また、クラウドベンダーを活用することで障害対応や保守作業の負担も軽減されるため、長期的に見ると運用コストを抑えられるようになるでしょう。
クラウドリフトのデメリット
クラウドリフトは、短期間でのクラウド移行や既存システムの維持に適した方法ですが、企業によっては必ずしも最適な選択とは限りません。
ここからは、クラウドリフトの主なデメリットを確認していきましょう。
クラウドのメリットを最大限活用できない
クラウドリフトは、現行のシステム構成やアプリケーションの変更を最小限に抑えて移行するため、クラウドの柔軟なリソース管理や自動化機能を十分に活かせません。
システムがクラウド向けに最適化されていないことで、スケーラビリティや運用効率の向上が制限される可能性があります。
システムの問題をそのまま引き継ぐ可能性がある
オンプレミス環境で抱えていたパフォーマンスや運用上の課題は、クラウドに移行しただけでは解決しません。
例として、非効率なデータベース設計や老朽化したアプリケーションがそのまま移行されると、クラウド上でもボトルネックが残ることになります。その結果、管理負担が減らず、適応するために追加の運用コストが発生する可能性があります。
長期的な運用コストが増加する可能性がある
クラウドは従量課金制が基本のため、オンプレミス環境からの移行によってコストが削減できるというメリットがあります。
しかし、クラウドリフトは現行のシステムのまま移行するため、古いシステムの保守や運用にもコストがかかるというデメリットが発生します。
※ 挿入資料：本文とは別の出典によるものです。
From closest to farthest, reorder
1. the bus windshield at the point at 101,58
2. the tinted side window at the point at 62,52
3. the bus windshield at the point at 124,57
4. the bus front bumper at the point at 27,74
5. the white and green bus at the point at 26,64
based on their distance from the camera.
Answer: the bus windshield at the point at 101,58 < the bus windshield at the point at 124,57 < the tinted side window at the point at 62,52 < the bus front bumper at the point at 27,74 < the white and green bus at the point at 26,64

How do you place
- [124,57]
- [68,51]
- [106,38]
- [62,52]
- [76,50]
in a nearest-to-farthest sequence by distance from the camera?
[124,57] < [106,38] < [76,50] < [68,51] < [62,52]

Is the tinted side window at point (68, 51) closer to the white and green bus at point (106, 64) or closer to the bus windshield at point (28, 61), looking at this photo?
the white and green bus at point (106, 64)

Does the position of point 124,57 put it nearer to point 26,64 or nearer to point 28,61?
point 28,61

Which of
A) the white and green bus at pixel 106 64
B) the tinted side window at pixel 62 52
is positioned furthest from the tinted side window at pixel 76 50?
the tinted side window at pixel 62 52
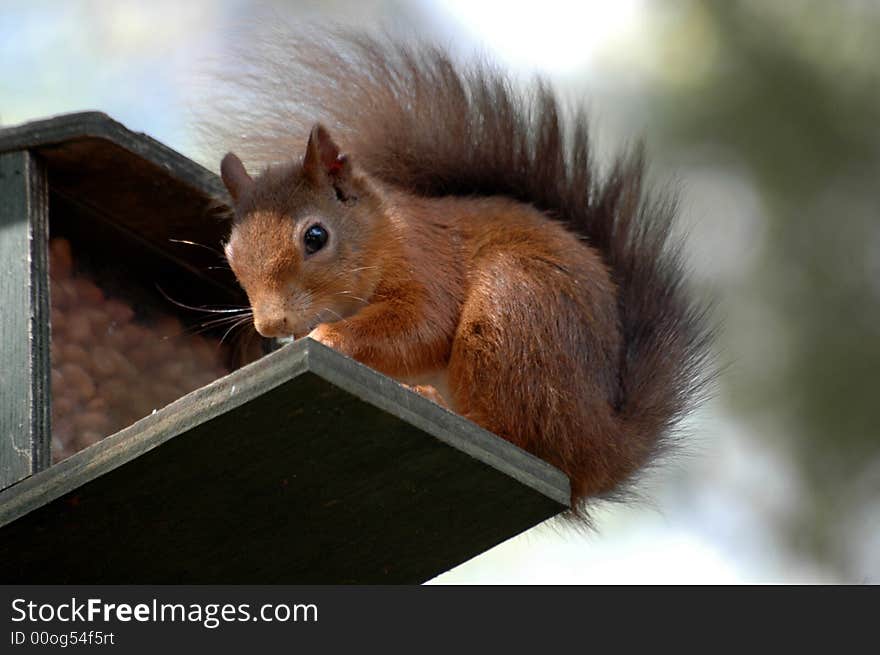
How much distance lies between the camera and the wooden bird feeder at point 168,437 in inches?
84.0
長期的な運用コストに懸念がある場合は、クラウドリフトとともにクラウドシフトも検討するとよいでしょう。
クラウドリフトが適している企業とは?
クラウド移行にはさまざまな方法がありますが、クラウドリフトが最適な企業は限られます。ここからは、クラウドリフトが適している企業の特徴をご紹介します。
クラウド移行を短期間で実施したい企業
クラウドリフトは、サーバーの老朽化や契約満了にともなうインフラ刷新が必要な企業に適しています。
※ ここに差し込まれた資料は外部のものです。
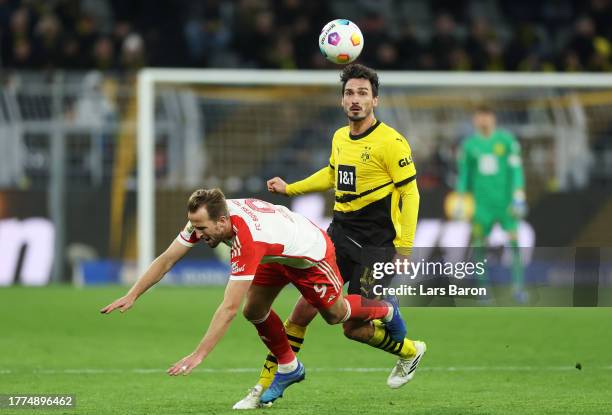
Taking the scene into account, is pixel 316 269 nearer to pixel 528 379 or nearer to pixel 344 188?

事業拡大や統合により迅速な移行が求められる場合も、短期間でクラウド環境を構築できるクラウドリフトが有効です。
レガシーシステムを運用しながら徐々にクラウド環境へ移行したい企業
業務に密接したレガシーシステムを抱える企業では、システム全体を一括でクラウド移行するのが難しいことがあります。
クラウドリフトなら、オンプレミスとクラウドの環境を共存させながら、業務への影響を抑えて段階的なクラウド移行を進められるでしょう。
オンプレミス環境の運用コストを削減したい企業
クラウドリフトは、オンプレミス環境時に発生していたハードウェアの維持や更新にかかる負担を軽減したい企業に適しています。
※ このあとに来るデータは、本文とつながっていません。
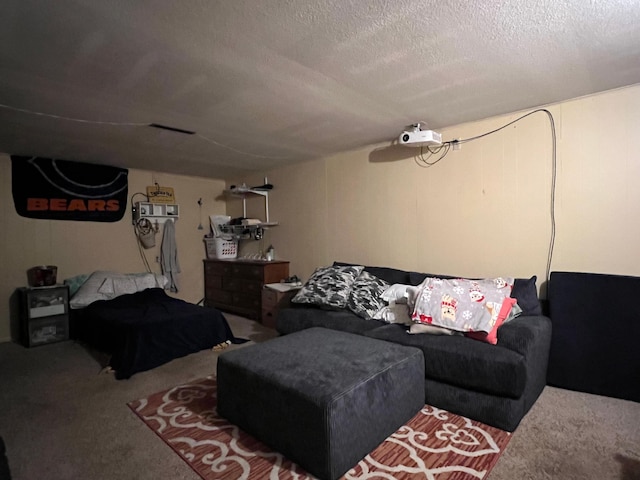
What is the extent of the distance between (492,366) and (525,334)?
13.3 inches

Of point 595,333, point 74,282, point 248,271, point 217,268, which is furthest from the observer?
point 217,268

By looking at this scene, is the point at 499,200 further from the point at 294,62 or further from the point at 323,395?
the point at 323,395

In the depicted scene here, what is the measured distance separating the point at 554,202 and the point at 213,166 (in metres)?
4.00

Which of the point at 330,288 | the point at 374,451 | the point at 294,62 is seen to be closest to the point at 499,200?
the point at 330,288

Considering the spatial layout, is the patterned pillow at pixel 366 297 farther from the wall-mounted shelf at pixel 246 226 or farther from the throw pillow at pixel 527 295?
the wall-mounted shelf at pixel 246 226

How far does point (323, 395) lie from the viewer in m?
1.67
クラウドリフトを活用することで物理サーバーの管理が不要になり、設備投資や保守コストを削減できます。ITインフラのコスト最適化を目指す企業にとって、クラウドリフトは賢明な選択肢といえるでしょう。
まずはクラウドへのシンプルな移行を考えている企業
クラウド移行を本格的に進める前に、まずは試験的に導入したいという企業にも適しています。
クラウドリフトなら、アプリケーションの大幅な変更なしにクラウド環境へ移行できるため、今後の本格移行に向けたステップとして活用しやすいでしょう。
クラウドリフトの導入ステップ
クラウドリフトを成功させるには、適切な手順を踏むことが重要です。現行システムの整理から移行後の最適化まで、スムーズに進めるための基本的な流れを見ていきましょう。
現行システムの分析
まずは現行システムの構成や依存関係を整理し、クラウド移行時の課題を特定しましょう。クラウド移行に際し、業務や運用にどのような影響を与えるかを事前に把握してリスクを洗い出すことが重要です。
クラウド移行計画の策定
次にクラウド移行のタイミングや、どのシステムから順にクラウド移行するかといった優先順位を決め、無理のない移行計画を策定しましょう。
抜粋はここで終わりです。